The identification of a novel series of Aurora kinase inhibitors and exploitation of their SAR is described. Replacement of the initial quinazoline core with a pyrimidine scaffold and modification of substituents led to a series of very potent inhibitors of cellular proliferation. MK-0457 (VX-680) has been assessed in Phase II clinical trials in patients with treatment-refractory chronic myelogenous leukemia (CML) or Philadelphia chromosome-positive acute lymphoblastic leukemia (Ph+ALL) containing the T315I mutation.

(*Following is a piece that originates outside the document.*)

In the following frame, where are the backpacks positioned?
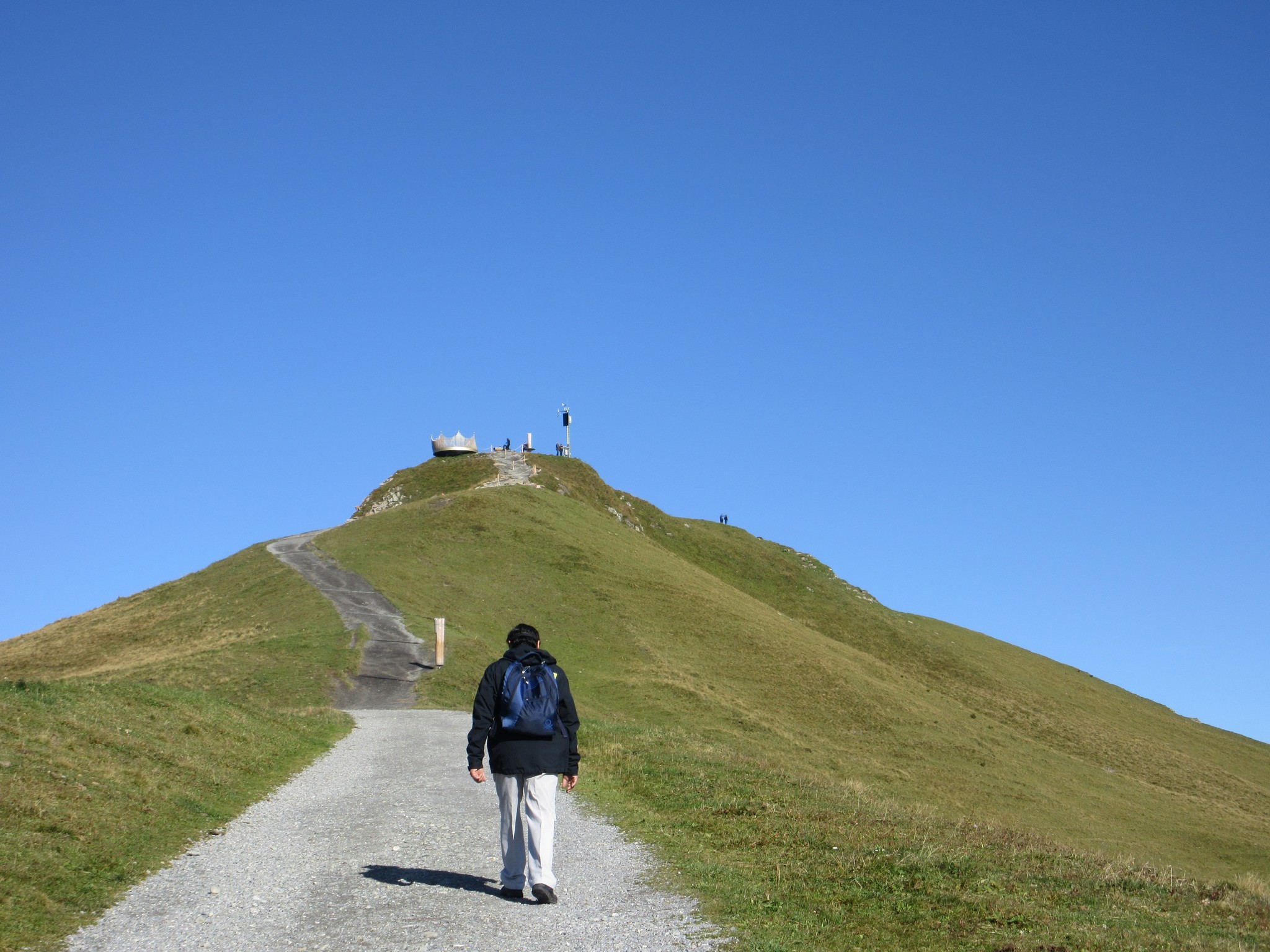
[495,657,559,736]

VX-680, a potent and selective small-molecule inhibitor of the Aurora kinases, suppresses tumor growth in vivo.[Pubmed:14981513]
Nat Med. 2004 Mar;10(3):262-7.
The Aurora kinases are essential for the regulation of chromosome segregation and cytokinesis during mitosis. Aberrant expression and activity of these kinases occur in a wide range of human tumors, and lead to aneuploidy and tumorigenesis. Here we report the discovery of a highly potent and selective small-molecule inhibitor of Aurora kinases, VX-680, that blocks cell-cycle progression and induces apoptosis in a diverse range of human tumor types. This compound causes profound inhibition of tumor growth in a variety of in vivo xenograft models, leading to regression of leukemia, colon and pancreatic tumors at well-tolerated doses. Our data indicate that Aurora kinase inhibition provides a new approach for the treatment of multiple human malignancies.